_About this task_. Repeat the entries word for word. Leave nothing out.

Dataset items
+ + + + + + +
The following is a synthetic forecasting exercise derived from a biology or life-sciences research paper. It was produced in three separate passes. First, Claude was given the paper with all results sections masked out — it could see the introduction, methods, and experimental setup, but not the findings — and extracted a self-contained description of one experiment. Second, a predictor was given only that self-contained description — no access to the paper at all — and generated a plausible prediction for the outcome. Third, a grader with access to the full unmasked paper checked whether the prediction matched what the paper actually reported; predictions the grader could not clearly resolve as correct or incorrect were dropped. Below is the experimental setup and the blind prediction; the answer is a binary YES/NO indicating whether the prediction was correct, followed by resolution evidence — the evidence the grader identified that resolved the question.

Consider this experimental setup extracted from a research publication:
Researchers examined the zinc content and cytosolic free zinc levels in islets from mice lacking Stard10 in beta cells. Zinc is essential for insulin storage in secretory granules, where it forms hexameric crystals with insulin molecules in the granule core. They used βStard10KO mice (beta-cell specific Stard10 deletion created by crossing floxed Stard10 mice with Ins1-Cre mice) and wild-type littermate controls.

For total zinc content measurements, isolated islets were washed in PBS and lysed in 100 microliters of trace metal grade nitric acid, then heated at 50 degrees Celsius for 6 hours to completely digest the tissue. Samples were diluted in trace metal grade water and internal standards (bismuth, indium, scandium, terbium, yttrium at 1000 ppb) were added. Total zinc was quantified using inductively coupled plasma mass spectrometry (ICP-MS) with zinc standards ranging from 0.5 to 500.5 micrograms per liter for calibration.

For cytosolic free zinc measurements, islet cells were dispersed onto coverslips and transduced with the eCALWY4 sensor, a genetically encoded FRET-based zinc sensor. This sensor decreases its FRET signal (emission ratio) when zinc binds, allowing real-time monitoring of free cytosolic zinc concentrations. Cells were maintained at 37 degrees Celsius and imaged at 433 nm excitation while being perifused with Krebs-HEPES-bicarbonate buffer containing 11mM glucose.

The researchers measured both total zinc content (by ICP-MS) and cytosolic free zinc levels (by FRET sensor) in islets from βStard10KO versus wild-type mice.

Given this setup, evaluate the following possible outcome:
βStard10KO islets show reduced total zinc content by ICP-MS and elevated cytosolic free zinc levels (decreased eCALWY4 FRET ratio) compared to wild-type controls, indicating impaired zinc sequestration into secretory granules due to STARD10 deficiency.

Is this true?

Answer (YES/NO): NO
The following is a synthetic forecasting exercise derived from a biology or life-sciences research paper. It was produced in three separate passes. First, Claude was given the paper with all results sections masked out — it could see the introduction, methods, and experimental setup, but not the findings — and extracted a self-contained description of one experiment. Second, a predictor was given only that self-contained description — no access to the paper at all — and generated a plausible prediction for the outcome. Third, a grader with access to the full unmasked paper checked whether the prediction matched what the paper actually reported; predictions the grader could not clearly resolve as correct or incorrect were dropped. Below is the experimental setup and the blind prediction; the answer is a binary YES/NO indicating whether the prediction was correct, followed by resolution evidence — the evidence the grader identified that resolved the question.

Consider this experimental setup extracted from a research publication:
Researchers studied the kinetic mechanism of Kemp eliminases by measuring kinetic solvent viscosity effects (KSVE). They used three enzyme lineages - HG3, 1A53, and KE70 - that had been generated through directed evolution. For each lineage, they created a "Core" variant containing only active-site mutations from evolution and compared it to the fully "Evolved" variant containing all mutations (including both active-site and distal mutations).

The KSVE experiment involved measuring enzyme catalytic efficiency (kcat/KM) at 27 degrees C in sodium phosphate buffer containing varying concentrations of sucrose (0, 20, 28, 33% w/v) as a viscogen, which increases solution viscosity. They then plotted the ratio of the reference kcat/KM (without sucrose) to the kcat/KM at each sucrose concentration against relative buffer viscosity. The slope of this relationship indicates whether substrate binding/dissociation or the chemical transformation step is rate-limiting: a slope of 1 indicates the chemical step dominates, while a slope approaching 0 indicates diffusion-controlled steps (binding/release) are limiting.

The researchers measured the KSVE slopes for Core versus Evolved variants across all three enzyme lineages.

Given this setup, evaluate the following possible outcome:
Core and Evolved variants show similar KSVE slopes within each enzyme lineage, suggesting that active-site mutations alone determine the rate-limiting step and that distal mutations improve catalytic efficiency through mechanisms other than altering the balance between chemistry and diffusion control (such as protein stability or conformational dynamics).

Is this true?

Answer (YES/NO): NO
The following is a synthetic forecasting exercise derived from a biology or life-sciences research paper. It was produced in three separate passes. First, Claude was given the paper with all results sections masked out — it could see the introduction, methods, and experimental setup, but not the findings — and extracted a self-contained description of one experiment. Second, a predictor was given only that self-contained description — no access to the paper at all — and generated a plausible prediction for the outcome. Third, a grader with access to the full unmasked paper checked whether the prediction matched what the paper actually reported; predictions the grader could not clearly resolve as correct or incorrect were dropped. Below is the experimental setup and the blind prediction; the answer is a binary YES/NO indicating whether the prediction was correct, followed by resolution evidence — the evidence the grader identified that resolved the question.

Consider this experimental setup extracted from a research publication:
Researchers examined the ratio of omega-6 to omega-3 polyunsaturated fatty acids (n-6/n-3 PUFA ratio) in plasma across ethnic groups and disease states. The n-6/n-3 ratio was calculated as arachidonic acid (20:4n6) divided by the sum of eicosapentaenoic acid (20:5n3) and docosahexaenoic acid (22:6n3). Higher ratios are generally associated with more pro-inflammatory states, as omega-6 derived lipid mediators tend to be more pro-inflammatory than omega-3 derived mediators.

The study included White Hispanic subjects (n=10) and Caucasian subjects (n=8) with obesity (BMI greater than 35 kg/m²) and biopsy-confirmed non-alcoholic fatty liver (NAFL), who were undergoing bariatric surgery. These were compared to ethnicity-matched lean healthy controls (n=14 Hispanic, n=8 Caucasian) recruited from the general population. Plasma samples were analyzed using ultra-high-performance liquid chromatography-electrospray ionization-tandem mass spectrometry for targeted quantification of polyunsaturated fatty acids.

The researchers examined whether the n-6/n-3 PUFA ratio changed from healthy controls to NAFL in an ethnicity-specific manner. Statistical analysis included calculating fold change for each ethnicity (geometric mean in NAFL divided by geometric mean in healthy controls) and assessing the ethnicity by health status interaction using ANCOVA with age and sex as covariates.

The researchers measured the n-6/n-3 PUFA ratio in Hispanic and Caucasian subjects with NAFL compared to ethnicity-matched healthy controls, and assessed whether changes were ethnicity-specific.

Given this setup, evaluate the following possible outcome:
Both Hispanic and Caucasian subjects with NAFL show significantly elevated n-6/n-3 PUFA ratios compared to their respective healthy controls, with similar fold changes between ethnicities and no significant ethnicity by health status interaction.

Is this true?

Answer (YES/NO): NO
+ + + + + + +
_Exercise response_.
The following is a synthetic forecasting exercise derived from a biology or life-sciences research paper. It was produced in three separate passes. First, Claude was given the paper with all results sections masked out — it could see the introduction, methods, and experimental setup, but not the findings — and extracted a self-contained description of one experiment. Second, a predictor was given only that self-contained description — no access to the paper at all — and generated a plausible prediction for the outcome. Third, a grader with access to the full unmasked paper checked whether the prediction matched what the paper actually reported; predictions the grader could not clearly resolve as correct or incorrect were dropped. Below is the experimental setup and the blind prediction; the answer is a binary YES/NO indicating whether the prediction was correct, followed by resolution evidence — the evidence the grader identified that resolved the question.

Consider this experimental setup extracted from a research publication:
Researchers examined the zinc content and cytosolic free zinc levels in islets from mice lacking Stard10 in beta cells. Zinc is essential for insulin storage in secretory granules, where it forms hexameric crystals with insulin molecules in the granule core. They used βStard10KO mice (beta-cell specific Stard10 deletion created by crossing floxed Stard10 mice with Ins1-Cre mice) and wild-type littermate controls.

For total zinc content measurements, isolated islets were washed in PBS and lysed in 100 microliters of trace metal grade nitric acid, then heated at 50 degrees Celsius for 6 hours to completely digest the tissue. Samples were diluted in trace metal grade water and internal standards (bismuth, indium, scandium, terbium, yttrium at 1000 ppb) were added. Total zinc was quantified using inductively coupled plasma mass spectrometry (ICP-MS) with zinc standards ranging from 0.5 to 500.5 micrograms per liter for calibration.

For cytosolic free zinc measurements, islet cells were dispersed onto coverslips and transduced with the eCALWY4 sensor, a genetically encoded FRET-based zinc sensor. This sensor decreases its FRET signal (emission ratio) when zinc binds, allowing real-time monitoring of free cytosolic zinc concentrations. Cells were maintained at 37 degrees Celsius and imaged at 433 nm excitation while being perifused with Krebs-HEPES-bicarbonate buffer containing 11mM glucose.

The researchers measured both total zinc content (by ICP-MS) and cytosolic free zinc levels (by FRET sensor) in islets from βStard10KO versus wild-type mice.

Given this setup, evaluate the following possible outcome:
βStard10KO islets show reduced total zinc content by ICP-MS and elevated cytosolic free zinc levels (decreased eCALWY4 FRET ratio) compared to wild-type controls, indicating impaired zinc sequestration into secretory granules due to STARD10 deficiency.

Is this true?

Answer (YES/NO): NO
The following is a synthetic forecasting exercise derived from a biology or life-sciences research paper. It was produced in three separate passes. First, Claude was given the paper with all results sections masked out — it could see the introduction, methods, and experimental setup, but not the findings — and extracted a self-contained description of one experiment. Second, a predictor was given only that self-contained description — no access to the paper at all — and generated a plausible prediction for the outcome. Third, a grader with access to the full unmasked paper checked whether the prediction matched what the paper actually reported; predictions the grader could not clearly resolve as correct or incorrect were dropped. Below is the experimental setup and the blind prediction; the answer is a binary YES/NO indicating whether the prediction was correct, followed by resolution evidence — the evidence the grader identified that resolved the question.

Consider this experimental setup extracted from a research publication:
Researchers studied the kinetic mechanism of Kemp eliminases by measuring kinetic solvent viscosity effects (KSVE). They used three enzyme lineages - HG3, 1A53, and KE70 - that had been generated through directed evolution. For each lineage, they created a "Core" variant containing only active-site mutations from evolution and compared it to the fully "Evolved" variant containing all mutations (including both active-site and distal mutations).

The KSVE experiment involved measuring enzyme catalytic efficiency (kcat/KM) at 27 degrees C in sodium phosphate buffer containing varying concentrations of sucrose (0, 20, 28, 33% w/v) as a viscogen, which increases solution viscosity. They then plotted the ratio of the reference kcat/KM (without sucrose) to the kcat/KM at each sucrose concentration against relative buffer viscosity. The slope of this relationship indicates whether substrate binding/dissociation or the chemical transformation step is rate-limiting: a slope of 1 indicates the chemical step dominates, while a slope approaching 0 indicates diffusion-controlled steps (binding/release) are limiting.

The researchers measured the KSVE slopes for Core versus Evolved variants across all three enzyme lineages.

Given this setup, evaluate the following possible outcome:
Core and Evolved variants show similar KSVE slopes within each enzyme lineage, suggesting that active-site mutations alone determine the rate-limiting step and that distal mutations improve catalytic efficiency through mechanisms other than altering the balance between chemistry and diffusion control (such as protein stability or conformational dynamics).

Is this true?

Answer (YES/NO): NO
The following is a synthetic forecasting exercise derived from a biology or life-sciences research paper. It was produced in three separate passes. First, Claude was given the paper with all results sections masked out — it could see the introduction, methods, and experimental setup, but not the findings — and extracted a self-contained description of one experiment. Second, a predictor was given only that self-contained description — no access to the paper at all — and generated a plausible prediction for the outcome. Third, a grader with access to the full unmasked paper checked whether the prediction matched what the paper actually reported; predictions the grader could not clearly resolve as correct or incorrect were dropped. Below is the experimental setup and the blind prediction; the answer is a binary YES/NO indicating whether the prediction was correct, followed by resolution evidence — the evidence the grader identified that resolved the question.

Consider this experimental setup extracted from a research publication:
Researchers examined the ratio of omega-6 to omega-3 polyunsaturated fatty acids (n-6/n-3 PUFA ratio) in plasma across ethnic groups and disease states. The n-6/n-3 ratio was calculated as arachidonic acid (20:4n6) divided by the sum of eicosapentaenoic acid (20:5n3) and docosahexaenoic acid (22:6n3). Higher ratios are generally associated with more pro-inflammatory states, as omega-6 derived lipid mediators tend to be more pro-inflammatory than omega-3 derived mediators.

The study included White Hispanic subjects (n=10) and Caucasian subjects (n=8) with obesity (BMI greater than 35 kg/m²) and biopsy-confirmed non-alcoholic fatty liver (NAFL), who were undergoing bariatric surgery. These were compared to ethnicity-matched lean healthy controls (n=14 Hispanic, n=8 Caucasian) recruited from the general population. Plasma samples were analyzed using ultra-high-performance liquid chromatography-electrospray ionization-tandem mass spectrometry for targeted quantification of polyunsaturated fatty acids.

The researchers examined whether the n-6/n-3 PUFA ratio changed from healthy controls to NAFL in an ethnicity-specific manner. Statistical analysis included calculating fold change for each ethnicity (geometric mean in NAFL divided by geometric mean in healthy controls) and assessing the ethnicity by health status interaction using ANCOVA with age and sex as covariates.

The researchers measured the n-6/n-3 PUFA ratio in Hispanic and Caucasian subjects with NAFL compared to ethnicity-matched healthy controls, and assessed whether changes were ethnicity-specific.

Given this setup, evaluate the following possible outcome:
Both Hispanic and Caucasian subjects with NAFL show significantly elevated n-6/n-3 PUFA ratios compared to their respective healthy controls, with similar fold changes between ethnicities and no significant ethnicity by health status interaction.

Is this true?

Answer (YES/NO): NO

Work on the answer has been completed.